For what it's worth:

I owned and shot Allen bows in the late 1960's and early 1970's and also owned and shot Jennings' in both indoor league and hunting situations.

Clearly, the Jennings were a more refined item. I was driving to Monett, MO in 1976 and while southhbound below Springfield, MO, glanced at the right side of the road and saw a modest garage almost AT the side of the road with a sign on its upper edge indicating it was the "home of the Allen compound bow". I stopped and spoke with Mr. Allen, who I want to recall, preferred "Harold" to his given name of Holless. He appeared to be in his early 50's, in good health, rather quiet, but very polite. He told me that he'd searched for a way to get more velocity to minimize string jumping. He volunteered nothing about the pre-patent history of the compound bow or that he was motivated by arthritis in his shoulders. Since he had been working on the bow for many years, I imagine he was in his early 40's then and probably not arthritic, as some claim. 
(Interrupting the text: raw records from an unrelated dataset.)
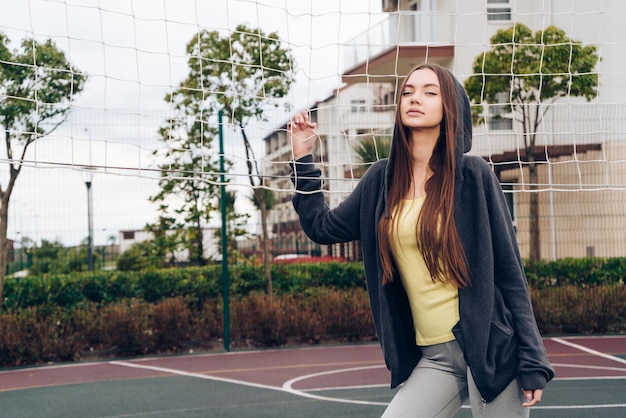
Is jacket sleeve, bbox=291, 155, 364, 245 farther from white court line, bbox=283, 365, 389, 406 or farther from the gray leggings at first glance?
white court line, bbox=283, 365, 389, 406

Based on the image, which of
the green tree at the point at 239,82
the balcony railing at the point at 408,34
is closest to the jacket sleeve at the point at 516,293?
the green tree at the point at 239,82

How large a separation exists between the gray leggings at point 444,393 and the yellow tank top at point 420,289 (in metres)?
0.05

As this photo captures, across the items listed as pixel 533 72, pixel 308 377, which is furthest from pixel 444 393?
pixel 533 72

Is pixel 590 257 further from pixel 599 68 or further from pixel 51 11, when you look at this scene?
pixel 51 11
I have a good friend in that area who was an active target and hunting archer out of Galena, KS and Joplin, MO. He said that Mr. Allen was rarely seen in archery shops or at archery related events. He has forgotten his occupation, but also visited him a couple times.
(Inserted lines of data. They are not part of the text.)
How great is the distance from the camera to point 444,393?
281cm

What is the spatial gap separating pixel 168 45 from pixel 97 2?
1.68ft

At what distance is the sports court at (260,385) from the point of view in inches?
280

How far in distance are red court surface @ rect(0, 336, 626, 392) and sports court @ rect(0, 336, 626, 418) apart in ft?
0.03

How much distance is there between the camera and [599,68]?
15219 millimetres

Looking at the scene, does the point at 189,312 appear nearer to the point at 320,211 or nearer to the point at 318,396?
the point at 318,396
A while back I searched "compound" bows, etc. and found a reference to bows with pulleys and wheels in the 1930's in the Eastern US area. My Missouri friend recalls seeing bows with wheels on the SIDES of limbs before Allen's patent.
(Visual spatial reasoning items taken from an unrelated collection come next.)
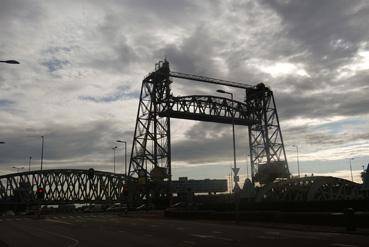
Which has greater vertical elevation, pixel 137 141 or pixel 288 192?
pixel 137 141

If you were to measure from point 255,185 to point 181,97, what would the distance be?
24.5m

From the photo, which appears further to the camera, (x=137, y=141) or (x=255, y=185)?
(x=255, y=185)

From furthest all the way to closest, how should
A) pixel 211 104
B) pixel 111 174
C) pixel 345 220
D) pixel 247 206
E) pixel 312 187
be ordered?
pixel 111 174 < pixel 211 104 < pixel 312 187 < pixel 247 206 < pixel 345 220

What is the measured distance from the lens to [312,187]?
77938 mm

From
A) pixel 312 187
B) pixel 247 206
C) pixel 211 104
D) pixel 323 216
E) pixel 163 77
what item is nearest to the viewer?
pixel 323 216

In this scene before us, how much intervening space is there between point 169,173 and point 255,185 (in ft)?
64.7

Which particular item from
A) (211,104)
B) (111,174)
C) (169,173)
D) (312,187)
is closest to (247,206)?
(312,187)

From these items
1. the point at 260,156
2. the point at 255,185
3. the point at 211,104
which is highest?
the point at 211,104

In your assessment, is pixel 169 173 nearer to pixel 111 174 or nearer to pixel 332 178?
pixel 332 178

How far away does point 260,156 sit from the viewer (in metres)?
96.0

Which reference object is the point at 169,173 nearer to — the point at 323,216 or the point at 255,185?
the point at 255,185

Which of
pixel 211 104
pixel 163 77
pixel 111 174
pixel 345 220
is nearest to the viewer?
pixel 345 220


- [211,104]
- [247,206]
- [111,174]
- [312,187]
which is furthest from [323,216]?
[111,174]

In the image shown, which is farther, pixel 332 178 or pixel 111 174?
pixel 111 174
The lawsuit over patent royalites is public information and so would be the patent application, which should include related historical details on any earlier bows of that type. The family had several that were parties to the lawsuit so maybe one or more can enlighten us further.

Regards,

Kevin


----------



## rdobias

*first compound*

the first compound i ever saw was an allen. it was at an indoor tourn. in joplin,mo. in 1968. mr. allen did not shoot in the tourn. he just wanted people to see it. i can remember everyone looking at it and saying it would never work. were we ever wrong. that bow on the table that day changed archery forever.
i purchased a jennings in 1974 (which i still have) and have been shooting a compound ever since.


----------



## TWO SWITCHBACKS

*allen bow*

here is a 1967 photo of the allen bow


----------



## bear-of-grayling

This is the first and second Jennings Compound Bow. The first left hand Jennings ever made. Thanks Dan


----------



## bear-of-grayling

Any compound collectors left out there? Anything new to talk about?


----------



## skip5515

Dan was correct about Mr Allen being killed in an auto accident, but the reason that the suit was pushed so far was that Mr Allen was killed on the way to court on the law suit.


----------